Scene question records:
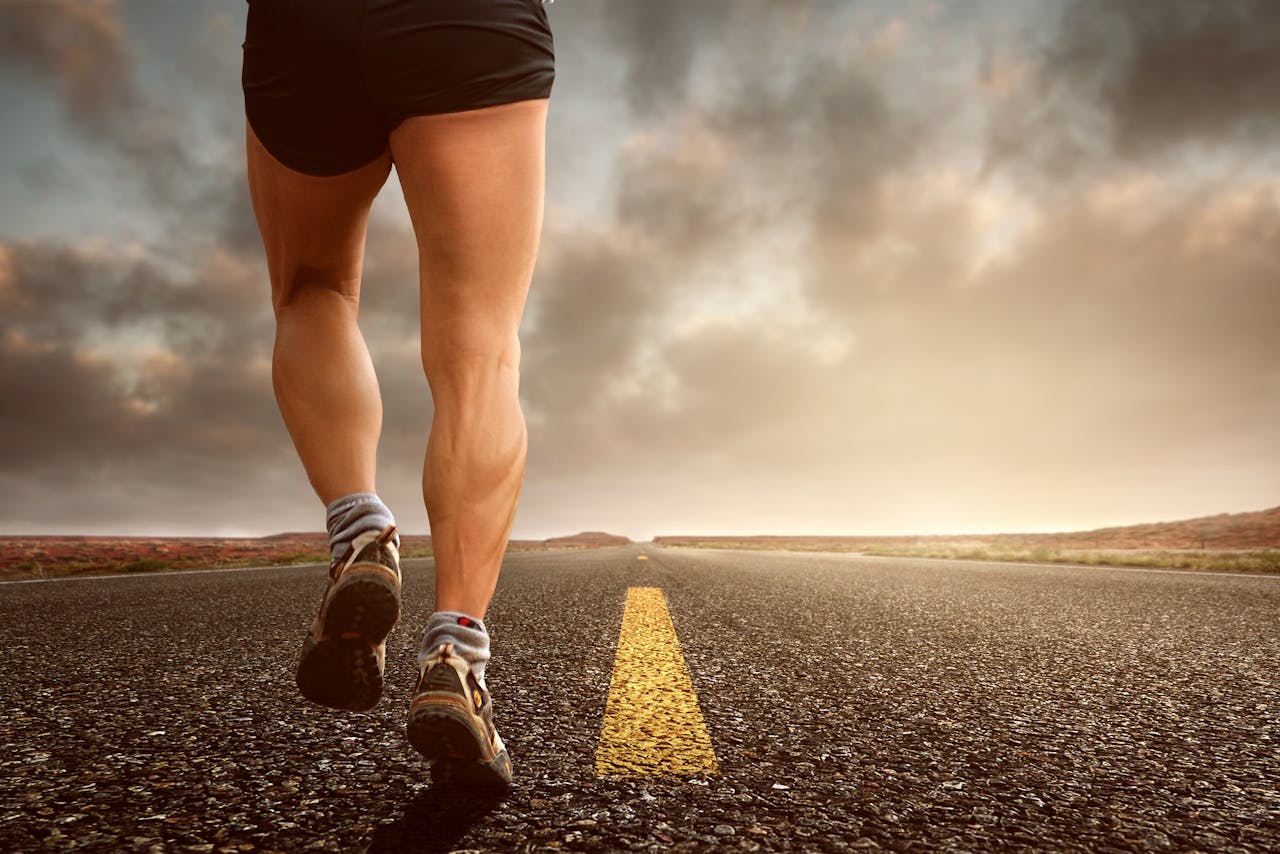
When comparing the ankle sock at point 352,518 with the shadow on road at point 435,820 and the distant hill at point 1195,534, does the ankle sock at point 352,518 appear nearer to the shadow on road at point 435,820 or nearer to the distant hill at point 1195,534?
the shadow on road at point 435,820

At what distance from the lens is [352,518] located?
1.54 metres

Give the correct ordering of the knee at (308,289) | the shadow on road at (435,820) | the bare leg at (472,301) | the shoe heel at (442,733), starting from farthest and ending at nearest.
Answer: the knee at (308,289) → the bare leg at (472,301) → the shoe heel at (442,733) → the shadow on road at (435,820)

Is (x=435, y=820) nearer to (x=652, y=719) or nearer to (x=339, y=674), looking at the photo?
(x=339, y=674)

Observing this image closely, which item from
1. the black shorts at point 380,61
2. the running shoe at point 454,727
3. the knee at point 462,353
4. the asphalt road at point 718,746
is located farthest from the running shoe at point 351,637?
the black shorts at point 380,61

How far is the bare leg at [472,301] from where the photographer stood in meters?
1.35

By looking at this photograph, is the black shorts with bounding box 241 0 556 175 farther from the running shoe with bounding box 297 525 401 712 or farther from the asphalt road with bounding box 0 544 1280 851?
the asphalt road with bounding box 0 544 1280 851

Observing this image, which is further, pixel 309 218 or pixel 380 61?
pixel 309 218

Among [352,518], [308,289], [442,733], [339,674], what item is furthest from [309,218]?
[442,733]

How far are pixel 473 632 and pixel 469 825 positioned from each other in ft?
1.07

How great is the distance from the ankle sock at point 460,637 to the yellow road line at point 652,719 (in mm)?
313

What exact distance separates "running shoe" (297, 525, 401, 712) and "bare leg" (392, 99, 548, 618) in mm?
175

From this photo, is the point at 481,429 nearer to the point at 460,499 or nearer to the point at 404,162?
the point at 460,499

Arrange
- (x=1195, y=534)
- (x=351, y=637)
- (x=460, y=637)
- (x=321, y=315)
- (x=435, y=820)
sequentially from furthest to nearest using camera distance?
(x=1195, y=534), (x=321, y=315), (x=351, y=637), (x=460, y=637), (x=435, y=820)

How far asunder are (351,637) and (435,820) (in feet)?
1.48
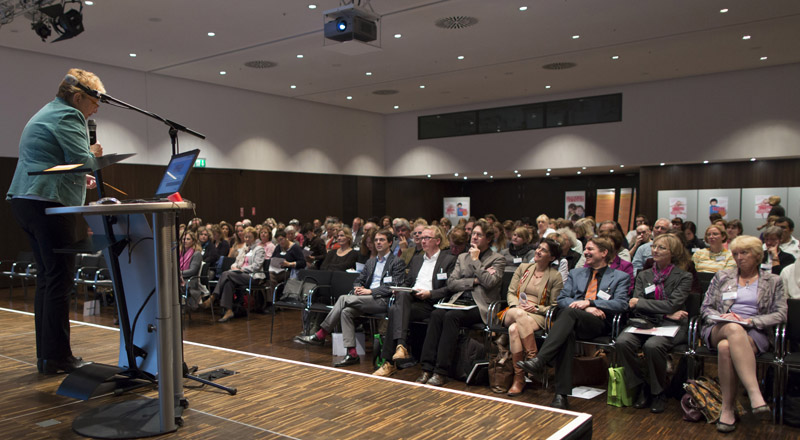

- [Goal]: Copy out the lines of the records above verbatim, beginning with the line that contains "Give the correct" and ending after the line that contains "Answer: the knee".

- [Task answer]:
Give the correct ordering of the knee at (308,289) | the shadow on road at (435,820) | the bare leg at (472,301) | the shoe heel at (442,733), starting from farthest and ending at nearest.
Answer: the knee at (308,289) → the bare leg at (472,301) → the shoe heel at (442,733) → the shadow on road at (435,820)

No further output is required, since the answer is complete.